Attachment Matters podcast: Rose, whose story we revisited, now co-hosts this thoughtful new show. Listen Here.
What’s next?
We’ll gather again on Saturday, September 13th at 10:00 am ET / 3:00 pm London time (post with link coming soon).
Tell us what you think we should discuss:
If we do a “where are they now,” which public “trans kids” would you like to learn more about?
The cultural silencing around detransitioners
Is trans identification still “cool,” or will the next generation regard it as passe?
What would you like to hear? Let us know in the comments 👇🏼
Until next time,
Sasha & Stella
Can you please write up the outcomes you have found as a peer reviewed paper? The field is starving for data.
There is a serious issue with "no data....must be no problem!"

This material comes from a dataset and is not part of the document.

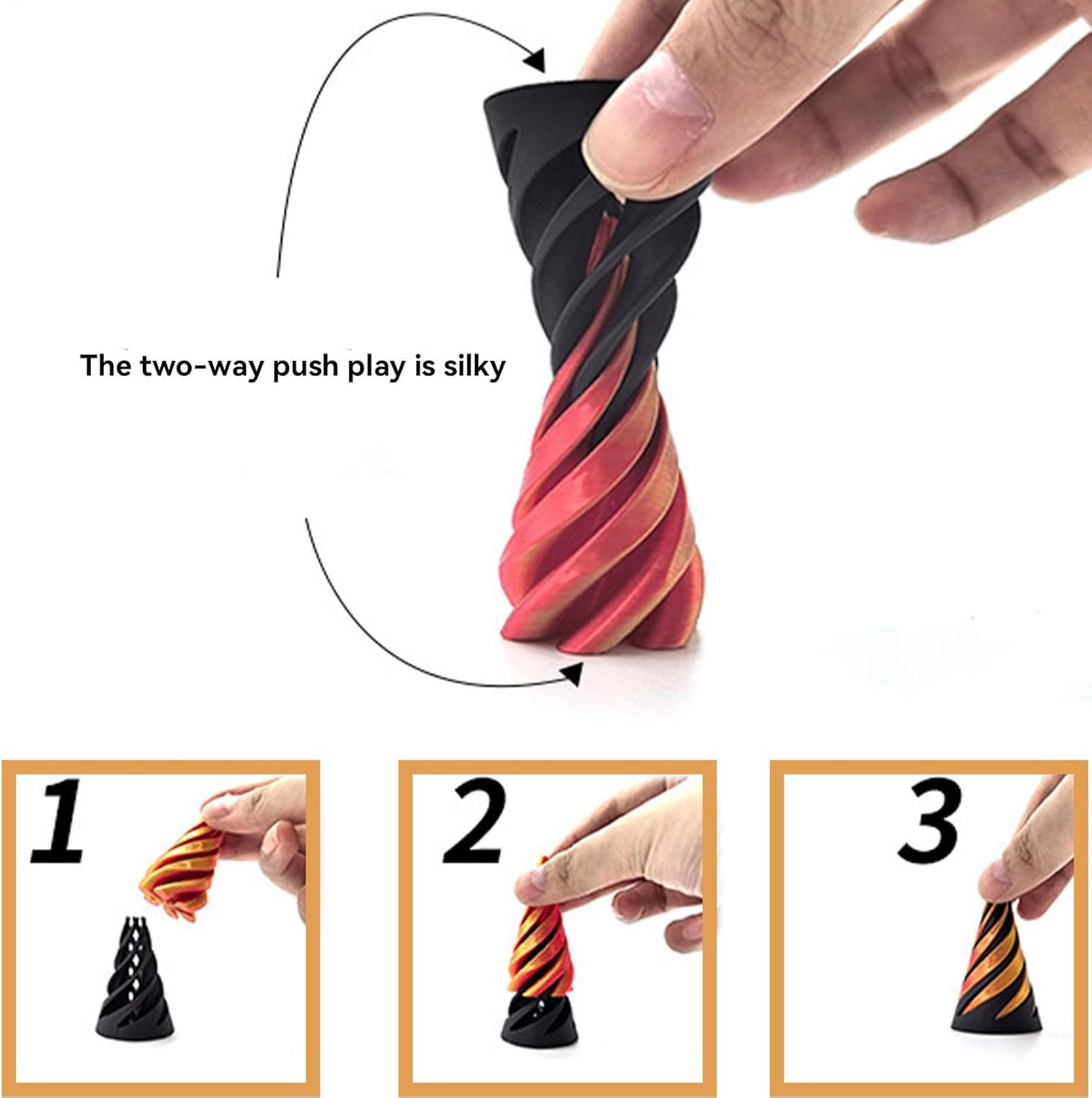 The two-way push play is silky

1

2

3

Researchers advocating for these interventions are still saying that if a kid starts puberty and still has GD, or if it intensifies then (how about appearing during puberty, that is intensifying?) that it is likely to remain....does this claim match your experience? Byrne (2024) traced the claim back and didn't find it had data behind it, but you could add to this with what you are seeing, which most people looking into this do not have access to.
It is of course limited data because these are patients who came to see you, self-selected patients (or parent selected) but most studies suffer from this. The ones which follow up the medical pathways don't keep track of enough of the patients, for long enough, either and so also are not getting a full picture.
The third topic--is trans still cool with kids?--is a fascinating one. I did not get marries until my 40s so bow this 1986 high school grad has a son and daughter in high school. One thing I've noticed is that, as young people, they want to challenge conventional wisdom just as their date. Living in Reagan's America, that impulse naturally took me to the left. Living in a liberal Connecticut town, that same impule is taking them to the right.
My kids are open to trans people and,, indeed all gender nonconforming people. But I'd say their attitude is respectful and sympathetic instead of jealous or admiring. That is, they wish them well, but do not find them to be special.